The corn cave, which is no taller or roomier than a modest corner office, likely served as a storeroom or shelter for nomadic peoples, who left behind bones and plant detritus as far back as 10,000 years ago. Amid the remains of deer, rabbit, mud turtle, mesquite, pine nuts, squash, and prickly pear, Flannery and his crew found those four scant specimens of corn. These days, the cobs are usually stored in Mexico City’s fabulous Museo Nacional de Antropología, but the winter I visited they happened to be on display in Oaxaca’s cultural museum. They, too, are not much to look at—skinny nubbins of plant, black and cragged with empty spaces where kernels once grew. Really, they’re hardly corn. And that gap, the distance between these hardly-corns and the flush, fleshy ears that sustain nations, is where the old story of agriculture’s origins starts to break down.
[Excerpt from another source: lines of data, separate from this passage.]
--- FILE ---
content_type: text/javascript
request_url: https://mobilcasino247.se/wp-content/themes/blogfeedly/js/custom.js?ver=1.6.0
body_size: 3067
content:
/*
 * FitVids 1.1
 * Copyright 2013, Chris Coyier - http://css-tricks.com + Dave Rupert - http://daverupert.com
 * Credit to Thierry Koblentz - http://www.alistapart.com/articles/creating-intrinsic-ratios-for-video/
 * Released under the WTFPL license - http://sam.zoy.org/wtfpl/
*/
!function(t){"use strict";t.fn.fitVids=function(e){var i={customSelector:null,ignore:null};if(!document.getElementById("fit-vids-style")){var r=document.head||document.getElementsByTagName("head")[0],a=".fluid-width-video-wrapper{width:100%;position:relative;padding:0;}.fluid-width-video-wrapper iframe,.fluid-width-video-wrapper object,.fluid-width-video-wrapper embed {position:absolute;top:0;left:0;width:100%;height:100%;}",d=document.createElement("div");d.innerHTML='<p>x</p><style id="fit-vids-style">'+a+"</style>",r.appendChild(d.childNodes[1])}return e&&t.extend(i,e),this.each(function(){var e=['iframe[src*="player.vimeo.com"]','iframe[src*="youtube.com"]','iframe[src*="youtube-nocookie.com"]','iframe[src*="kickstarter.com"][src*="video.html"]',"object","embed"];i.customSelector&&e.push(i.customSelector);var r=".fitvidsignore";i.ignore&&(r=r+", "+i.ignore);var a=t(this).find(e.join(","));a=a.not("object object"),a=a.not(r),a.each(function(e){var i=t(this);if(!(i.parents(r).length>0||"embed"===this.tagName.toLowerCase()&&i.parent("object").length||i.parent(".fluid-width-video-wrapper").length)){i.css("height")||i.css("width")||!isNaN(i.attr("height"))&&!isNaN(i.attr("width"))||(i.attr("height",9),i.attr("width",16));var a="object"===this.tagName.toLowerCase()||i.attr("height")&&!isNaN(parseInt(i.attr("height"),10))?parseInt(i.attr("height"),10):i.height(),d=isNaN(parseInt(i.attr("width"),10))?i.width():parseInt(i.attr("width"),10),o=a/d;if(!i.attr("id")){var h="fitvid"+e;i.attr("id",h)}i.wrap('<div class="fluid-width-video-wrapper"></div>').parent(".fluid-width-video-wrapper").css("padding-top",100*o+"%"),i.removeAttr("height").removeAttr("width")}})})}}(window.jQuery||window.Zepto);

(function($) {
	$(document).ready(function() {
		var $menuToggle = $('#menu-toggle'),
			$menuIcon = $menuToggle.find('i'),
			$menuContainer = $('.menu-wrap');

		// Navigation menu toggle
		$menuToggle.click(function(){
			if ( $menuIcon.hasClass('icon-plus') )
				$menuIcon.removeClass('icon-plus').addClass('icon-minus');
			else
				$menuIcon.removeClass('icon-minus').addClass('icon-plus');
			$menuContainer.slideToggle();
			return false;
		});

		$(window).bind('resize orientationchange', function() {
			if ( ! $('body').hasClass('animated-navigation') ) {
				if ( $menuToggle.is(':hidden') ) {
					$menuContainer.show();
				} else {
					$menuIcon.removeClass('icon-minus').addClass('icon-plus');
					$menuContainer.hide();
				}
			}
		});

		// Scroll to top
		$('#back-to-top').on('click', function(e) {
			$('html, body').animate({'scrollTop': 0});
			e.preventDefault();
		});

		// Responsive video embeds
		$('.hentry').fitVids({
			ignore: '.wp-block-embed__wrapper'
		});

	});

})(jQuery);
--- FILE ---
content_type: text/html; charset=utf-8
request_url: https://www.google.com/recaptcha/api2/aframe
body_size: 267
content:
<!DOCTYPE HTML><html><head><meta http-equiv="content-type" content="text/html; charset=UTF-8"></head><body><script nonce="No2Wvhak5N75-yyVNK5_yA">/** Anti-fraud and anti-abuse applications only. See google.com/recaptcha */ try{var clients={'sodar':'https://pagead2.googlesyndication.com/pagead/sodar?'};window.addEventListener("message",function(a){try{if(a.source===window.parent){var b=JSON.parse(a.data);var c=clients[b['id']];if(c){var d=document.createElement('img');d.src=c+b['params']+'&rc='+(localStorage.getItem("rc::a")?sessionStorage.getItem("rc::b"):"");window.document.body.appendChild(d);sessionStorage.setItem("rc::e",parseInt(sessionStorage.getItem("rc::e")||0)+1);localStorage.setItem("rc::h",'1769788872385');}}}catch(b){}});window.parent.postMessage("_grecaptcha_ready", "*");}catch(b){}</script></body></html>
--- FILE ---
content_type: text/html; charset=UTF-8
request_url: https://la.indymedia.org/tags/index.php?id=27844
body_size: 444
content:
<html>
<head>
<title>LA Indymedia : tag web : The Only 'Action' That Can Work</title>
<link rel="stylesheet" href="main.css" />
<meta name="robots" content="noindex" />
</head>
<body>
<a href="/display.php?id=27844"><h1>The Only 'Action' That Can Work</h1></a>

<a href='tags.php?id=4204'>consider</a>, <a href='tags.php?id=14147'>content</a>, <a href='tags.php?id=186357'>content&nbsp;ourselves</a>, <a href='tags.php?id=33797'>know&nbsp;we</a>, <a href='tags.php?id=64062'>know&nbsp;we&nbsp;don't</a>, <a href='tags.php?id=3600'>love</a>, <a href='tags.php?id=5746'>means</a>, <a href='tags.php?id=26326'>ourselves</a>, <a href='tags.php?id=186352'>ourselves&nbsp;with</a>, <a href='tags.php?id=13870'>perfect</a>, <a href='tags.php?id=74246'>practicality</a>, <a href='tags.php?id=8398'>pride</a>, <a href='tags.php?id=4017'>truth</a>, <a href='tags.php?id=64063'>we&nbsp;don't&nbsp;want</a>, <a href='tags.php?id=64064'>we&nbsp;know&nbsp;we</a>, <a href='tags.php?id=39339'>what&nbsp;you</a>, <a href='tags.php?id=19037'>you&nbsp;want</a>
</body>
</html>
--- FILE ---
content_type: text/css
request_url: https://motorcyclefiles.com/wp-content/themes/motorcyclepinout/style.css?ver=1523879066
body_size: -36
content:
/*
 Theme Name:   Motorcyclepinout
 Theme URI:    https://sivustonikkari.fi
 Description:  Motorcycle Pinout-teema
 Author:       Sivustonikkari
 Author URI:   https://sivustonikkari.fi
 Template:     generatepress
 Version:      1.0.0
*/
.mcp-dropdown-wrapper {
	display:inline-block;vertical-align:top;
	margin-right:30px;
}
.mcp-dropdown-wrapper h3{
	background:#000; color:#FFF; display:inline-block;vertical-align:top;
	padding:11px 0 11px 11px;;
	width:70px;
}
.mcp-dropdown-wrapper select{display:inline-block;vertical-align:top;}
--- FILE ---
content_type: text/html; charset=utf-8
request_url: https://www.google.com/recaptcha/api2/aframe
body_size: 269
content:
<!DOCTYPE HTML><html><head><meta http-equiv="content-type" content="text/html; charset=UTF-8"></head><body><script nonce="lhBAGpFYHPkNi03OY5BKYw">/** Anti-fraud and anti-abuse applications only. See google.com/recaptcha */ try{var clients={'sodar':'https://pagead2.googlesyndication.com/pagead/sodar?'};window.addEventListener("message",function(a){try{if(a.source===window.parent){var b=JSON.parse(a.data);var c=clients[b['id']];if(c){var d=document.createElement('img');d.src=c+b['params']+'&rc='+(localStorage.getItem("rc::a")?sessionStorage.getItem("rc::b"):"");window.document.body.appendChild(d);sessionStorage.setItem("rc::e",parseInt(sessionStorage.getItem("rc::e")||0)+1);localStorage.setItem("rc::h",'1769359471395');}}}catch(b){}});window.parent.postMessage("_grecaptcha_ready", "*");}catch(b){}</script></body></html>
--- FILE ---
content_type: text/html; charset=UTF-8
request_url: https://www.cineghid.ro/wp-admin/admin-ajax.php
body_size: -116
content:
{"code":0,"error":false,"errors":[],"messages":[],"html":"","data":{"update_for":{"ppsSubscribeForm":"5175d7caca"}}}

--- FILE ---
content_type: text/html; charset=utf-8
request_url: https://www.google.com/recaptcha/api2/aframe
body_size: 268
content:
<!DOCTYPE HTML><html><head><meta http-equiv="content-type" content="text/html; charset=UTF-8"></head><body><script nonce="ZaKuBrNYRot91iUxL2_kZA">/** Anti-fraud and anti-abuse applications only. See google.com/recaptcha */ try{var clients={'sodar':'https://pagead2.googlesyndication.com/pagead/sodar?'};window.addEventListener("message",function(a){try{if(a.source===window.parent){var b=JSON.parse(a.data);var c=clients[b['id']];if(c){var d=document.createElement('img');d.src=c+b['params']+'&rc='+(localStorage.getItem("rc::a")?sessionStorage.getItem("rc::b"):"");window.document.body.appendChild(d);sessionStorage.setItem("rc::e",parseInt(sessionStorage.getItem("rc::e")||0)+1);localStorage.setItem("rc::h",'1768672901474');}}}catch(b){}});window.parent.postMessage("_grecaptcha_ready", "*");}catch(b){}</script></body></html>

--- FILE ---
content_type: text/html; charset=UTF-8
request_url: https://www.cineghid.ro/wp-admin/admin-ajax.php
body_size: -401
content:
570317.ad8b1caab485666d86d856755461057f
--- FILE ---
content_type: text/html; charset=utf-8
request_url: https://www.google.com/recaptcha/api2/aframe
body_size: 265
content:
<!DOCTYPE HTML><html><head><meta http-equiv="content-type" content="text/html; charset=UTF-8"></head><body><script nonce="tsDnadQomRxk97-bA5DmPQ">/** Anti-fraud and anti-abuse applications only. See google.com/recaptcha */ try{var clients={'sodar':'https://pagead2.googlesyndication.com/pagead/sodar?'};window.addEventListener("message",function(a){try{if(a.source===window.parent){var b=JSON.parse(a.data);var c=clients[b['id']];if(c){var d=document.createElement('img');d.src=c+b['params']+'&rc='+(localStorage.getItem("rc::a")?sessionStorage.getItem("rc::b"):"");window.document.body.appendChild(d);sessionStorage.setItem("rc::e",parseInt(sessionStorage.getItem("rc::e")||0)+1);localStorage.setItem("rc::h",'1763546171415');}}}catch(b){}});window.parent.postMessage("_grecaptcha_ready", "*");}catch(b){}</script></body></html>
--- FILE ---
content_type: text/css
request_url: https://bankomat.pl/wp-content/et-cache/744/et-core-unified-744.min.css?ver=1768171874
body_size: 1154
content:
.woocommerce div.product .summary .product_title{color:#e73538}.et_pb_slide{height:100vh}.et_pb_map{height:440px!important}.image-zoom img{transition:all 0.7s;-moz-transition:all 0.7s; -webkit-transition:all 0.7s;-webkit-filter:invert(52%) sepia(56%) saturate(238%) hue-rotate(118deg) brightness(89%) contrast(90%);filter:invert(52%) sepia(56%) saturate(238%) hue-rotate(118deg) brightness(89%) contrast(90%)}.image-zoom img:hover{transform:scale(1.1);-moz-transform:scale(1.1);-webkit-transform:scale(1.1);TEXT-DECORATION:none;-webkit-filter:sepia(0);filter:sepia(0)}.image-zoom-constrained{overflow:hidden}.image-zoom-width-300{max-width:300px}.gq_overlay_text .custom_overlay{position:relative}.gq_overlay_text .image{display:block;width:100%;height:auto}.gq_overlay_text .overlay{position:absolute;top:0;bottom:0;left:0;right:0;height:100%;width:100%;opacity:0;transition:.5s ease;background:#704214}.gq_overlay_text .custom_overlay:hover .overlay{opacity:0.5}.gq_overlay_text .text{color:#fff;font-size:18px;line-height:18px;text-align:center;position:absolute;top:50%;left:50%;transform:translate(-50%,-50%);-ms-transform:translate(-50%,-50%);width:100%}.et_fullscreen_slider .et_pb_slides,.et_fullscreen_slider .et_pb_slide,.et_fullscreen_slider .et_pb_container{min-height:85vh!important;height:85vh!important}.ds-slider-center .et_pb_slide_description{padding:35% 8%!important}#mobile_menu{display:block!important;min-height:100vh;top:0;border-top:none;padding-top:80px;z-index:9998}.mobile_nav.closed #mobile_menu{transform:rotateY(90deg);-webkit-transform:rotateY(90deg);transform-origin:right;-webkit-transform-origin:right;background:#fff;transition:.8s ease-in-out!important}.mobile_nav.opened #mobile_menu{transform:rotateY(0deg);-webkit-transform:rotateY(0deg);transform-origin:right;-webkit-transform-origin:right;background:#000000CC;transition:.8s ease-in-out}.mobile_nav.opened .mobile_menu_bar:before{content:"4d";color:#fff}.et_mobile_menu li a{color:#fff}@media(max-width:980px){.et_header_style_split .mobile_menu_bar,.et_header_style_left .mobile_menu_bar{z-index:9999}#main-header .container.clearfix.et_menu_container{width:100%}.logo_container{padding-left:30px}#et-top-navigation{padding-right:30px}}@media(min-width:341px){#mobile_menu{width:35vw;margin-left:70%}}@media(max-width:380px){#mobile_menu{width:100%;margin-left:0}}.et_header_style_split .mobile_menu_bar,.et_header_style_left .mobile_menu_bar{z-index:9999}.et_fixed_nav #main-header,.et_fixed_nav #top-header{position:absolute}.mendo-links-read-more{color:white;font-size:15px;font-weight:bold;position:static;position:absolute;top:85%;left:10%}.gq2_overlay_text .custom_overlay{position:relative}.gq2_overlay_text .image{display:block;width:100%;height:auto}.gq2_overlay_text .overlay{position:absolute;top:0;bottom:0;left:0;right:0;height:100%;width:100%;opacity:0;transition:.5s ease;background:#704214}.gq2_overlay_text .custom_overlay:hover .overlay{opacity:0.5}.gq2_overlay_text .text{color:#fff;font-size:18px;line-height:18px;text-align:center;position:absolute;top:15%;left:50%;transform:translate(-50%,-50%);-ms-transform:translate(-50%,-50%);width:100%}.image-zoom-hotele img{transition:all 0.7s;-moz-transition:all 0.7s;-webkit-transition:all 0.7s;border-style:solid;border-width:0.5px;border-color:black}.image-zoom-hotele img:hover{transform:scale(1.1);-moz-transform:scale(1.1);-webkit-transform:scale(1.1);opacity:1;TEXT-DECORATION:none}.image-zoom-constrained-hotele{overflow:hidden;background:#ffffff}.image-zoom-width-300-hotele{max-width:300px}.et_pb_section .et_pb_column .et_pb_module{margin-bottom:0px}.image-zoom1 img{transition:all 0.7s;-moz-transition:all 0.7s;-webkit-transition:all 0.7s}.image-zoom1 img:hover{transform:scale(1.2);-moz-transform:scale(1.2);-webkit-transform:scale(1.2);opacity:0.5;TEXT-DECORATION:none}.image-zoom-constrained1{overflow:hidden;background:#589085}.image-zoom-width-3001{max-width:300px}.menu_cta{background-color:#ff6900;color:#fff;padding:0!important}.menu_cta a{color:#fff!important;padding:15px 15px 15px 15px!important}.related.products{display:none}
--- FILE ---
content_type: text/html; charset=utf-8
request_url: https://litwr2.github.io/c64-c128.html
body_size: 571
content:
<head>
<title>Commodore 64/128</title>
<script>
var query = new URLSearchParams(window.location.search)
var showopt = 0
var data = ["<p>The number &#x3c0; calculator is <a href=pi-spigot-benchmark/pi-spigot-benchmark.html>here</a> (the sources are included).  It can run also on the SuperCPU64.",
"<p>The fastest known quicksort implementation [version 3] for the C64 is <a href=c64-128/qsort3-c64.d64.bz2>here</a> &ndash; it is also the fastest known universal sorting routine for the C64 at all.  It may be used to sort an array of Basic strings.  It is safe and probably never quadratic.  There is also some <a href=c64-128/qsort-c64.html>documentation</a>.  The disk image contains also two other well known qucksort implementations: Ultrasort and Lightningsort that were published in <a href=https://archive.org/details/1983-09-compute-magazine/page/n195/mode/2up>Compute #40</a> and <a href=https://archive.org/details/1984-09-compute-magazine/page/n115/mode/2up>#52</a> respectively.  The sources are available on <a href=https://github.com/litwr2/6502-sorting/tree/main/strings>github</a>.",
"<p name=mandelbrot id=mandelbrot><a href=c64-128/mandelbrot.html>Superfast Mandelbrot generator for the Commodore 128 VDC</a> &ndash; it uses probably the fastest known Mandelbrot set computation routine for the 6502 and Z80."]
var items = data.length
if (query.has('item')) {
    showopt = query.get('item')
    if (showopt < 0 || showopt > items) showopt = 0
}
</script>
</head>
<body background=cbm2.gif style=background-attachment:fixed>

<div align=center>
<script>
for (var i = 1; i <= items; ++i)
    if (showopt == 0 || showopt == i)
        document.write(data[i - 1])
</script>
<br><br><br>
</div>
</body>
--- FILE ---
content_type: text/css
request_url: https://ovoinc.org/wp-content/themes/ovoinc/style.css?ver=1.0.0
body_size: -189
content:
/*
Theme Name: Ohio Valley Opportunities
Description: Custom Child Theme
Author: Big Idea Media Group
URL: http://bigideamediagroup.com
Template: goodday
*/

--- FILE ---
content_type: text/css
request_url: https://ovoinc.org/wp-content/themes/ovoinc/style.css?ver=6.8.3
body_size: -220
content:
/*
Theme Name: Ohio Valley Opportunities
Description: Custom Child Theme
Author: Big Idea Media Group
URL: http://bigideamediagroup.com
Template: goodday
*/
The development of agriculture, the Marxist archaeologist V. Gordon Childe declared in 1935, was an event akin to the Industrial Revolution—a discovery so disruptive that it spread like the shocks of an earthquake, transforming everything in its path. Childe’s work on what he termed “the Neolithic Revolution” focused on just one site of innovation in the Near East, the famous Fertile Crescent, but over time archaeologists posited similar epicenters in the Yangtze River valley of East Asia and in Mesoamerica. From that third point of origin, corn is supposed to have converted naive, nomadic hunter-gatherers into rooted, enlightened farmers throughout the continent, all the way up into the northern plains.
This long-held narrative now seems to be incomplete, at best. After all, corn took its sweet time fomenting that revolution—thousands of years to transform from scraggly specimens like the ones found in Oaxaca to full-on corn, thousands more to migrate up from Mesoamerica, and still more to adapt to the growing season at higher latitudes. In the rolling fields of the Midwest, the breadbasket of the United States, maize-based agriculture took over only with Mississippian culture, which began just one short millennium ago.
Over the past few decades, a small group of archaeologists have turned up evidence that supports a different timeline, which begins much, much earlier. Plant domestication in North America has no single center, they have discovered. In the land that’s now the U.S., domestication was not an import from farther south; it emerged all on its own. Before Mexico’s corn ever reached this far north, Indigenous people had already domesticated squash, sunflowers, and a suite of plants now known, dismissively, as knotweed, sumpweed, little barley, maygrass, and pitseed goosefoot. Together, these spindly grasses formed a food system unique to the American landscape. They are North America’s lost crops.